Roland Streuli tiene una memoria prodigiosa, pero cuando se trata de recordar los años en que estuvo viajando por el mundo, prefiere consultar sus propios escritos.

—Es que son tantas cosas que viví, que a veces se me olvidan los detalles —me dice, mientras me muestra una pila de documentos que ocupan la mitad del sofá donde estoy sentada—. Mira, levanta ese bolígrafo que está ahí y saca unos libritos que están debajo. Son los primeros 20 años de mi vida, escritos por mí.

Así me presenta parte de su autobiografía, una obra que inicia desde su infancia en Suiza.

—En cierto momento, siento el impulso de viajar. Me fui a México y en Acapulco cumplí uno de mis sueños. Desde que vi una de mis primeras películas con el Tarzán original, que era Johnny Weissmüller, cuando se tiraba de la quebrada, quise hacer lo mismo. Entonces, me lancé desde más de 40 metros de altura en un estrecho canal. Uno debe esperar que no haya agua para tirarse, y en el instante de la caída llega toda el agua dentro de ese canal.

—¿Y cómo hizo para tener fotos de ese momento?

—Yo no tenía cámara fotográfica en ese momento. Así que le pregunté a unos amigos y ellos me dijeron que conocían a los que hacían las postales para vender a los turistas. Que, si yo quería, podían preguntarles cuánto me cobrarían por tomarme una foto. Claro, porque yo no iba a lanzarme y luego no tener prueba de que lo hice. No me iban a creer.

—¿Y qué dijo el fotógrafo?

—El fotógrafo se rió y dijo: «Mira, si te tiras, yo te regalo el trabajo fotográfico y los negativos para que te los lleves». Ah, perfecto. Dicho y hecho. Así fue. Me lancé y cumplí el sueño que tenía desde los 9 años. Solo lo hice una vez.

**Listado proporcionado:**
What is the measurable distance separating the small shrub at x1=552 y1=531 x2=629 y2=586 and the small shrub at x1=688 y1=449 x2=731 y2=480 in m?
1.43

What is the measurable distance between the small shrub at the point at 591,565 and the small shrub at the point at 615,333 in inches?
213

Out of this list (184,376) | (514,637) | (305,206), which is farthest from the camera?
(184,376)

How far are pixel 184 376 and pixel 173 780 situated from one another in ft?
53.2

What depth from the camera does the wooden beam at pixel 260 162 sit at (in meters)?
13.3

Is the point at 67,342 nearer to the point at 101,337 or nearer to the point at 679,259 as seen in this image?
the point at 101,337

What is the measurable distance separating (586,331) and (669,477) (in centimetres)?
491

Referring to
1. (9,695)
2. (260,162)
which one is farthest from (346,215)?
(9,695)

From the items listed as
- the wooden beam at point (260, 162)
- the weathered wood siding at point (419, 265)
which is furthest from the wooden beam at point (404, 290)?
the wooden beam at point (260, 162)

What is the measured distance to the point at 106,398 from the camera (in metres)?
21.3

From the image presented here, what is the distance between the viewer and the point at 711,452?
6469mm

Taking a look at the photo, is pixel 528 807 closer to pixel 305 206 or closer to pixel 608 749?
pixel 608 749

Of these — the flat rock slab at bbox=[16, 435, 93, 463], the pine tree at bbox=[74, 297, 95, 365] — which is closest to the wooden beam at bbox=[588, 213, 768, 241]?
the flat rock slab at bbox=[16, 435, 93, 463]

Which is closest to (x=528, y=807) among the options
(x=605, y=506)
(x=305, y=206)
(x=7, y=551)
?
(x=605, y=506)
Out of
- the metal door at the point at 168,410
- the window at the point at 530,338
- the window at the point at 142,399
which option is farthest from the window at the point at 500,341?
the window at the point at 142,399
==
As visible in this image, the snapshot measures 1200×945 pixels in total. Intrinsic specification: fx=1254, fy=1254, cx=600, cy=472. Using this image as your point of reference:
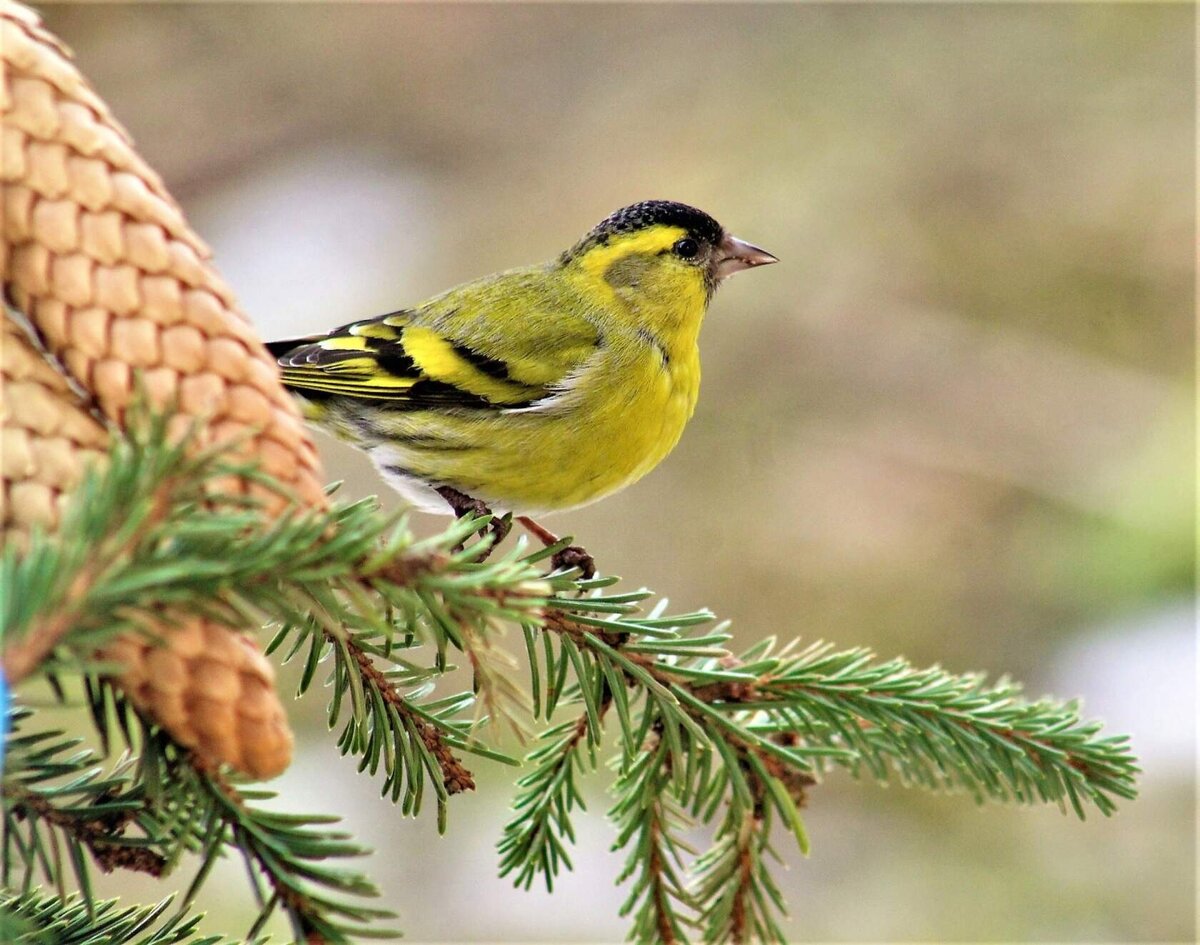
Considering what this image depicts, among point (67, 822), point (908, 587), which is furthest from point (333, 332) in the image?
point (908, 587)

**Tareas requeridas:**
**a.** Según el texto sobre Roland Streuli, ¿desde qué altura se lanzó en Acapulco?
**b.** Traduce al inglés esta oración del texto sobre Roland Streuli: "Así me presenta parte de su autobiografía, una obra que inicia desde su infancia en Suiza."
**c.** Cita del texto sobre Roland Streuli todo lo que va desde "Roland Streuli tiene" hasta "escritos por mí.".

**Respuestas del ejercicio:**
**a.** Desde más de 40 metros de altura.

**b.** This is how he shows me part of his autobiography, a work that begins with his childhood in Switzerland.

**c.**
Roland Streuli tiene una memoria prodigiosa, pero cuando se trata de recordar los años en que estuvo viajando por el mundo, prefiere consultar sus propios escritos.

—Es que son tantas cosas que viví, que a veces se me olvidan los detalles —me dice, mientras me muestra una pila de documentos que ocupan la mitad del sofá donde estoy sentada—. Mira, levanta ese bolígrafo que está ahí y saca unos libritos que están debajo. Son los primeros 20 años de mi vida, escritos por mí.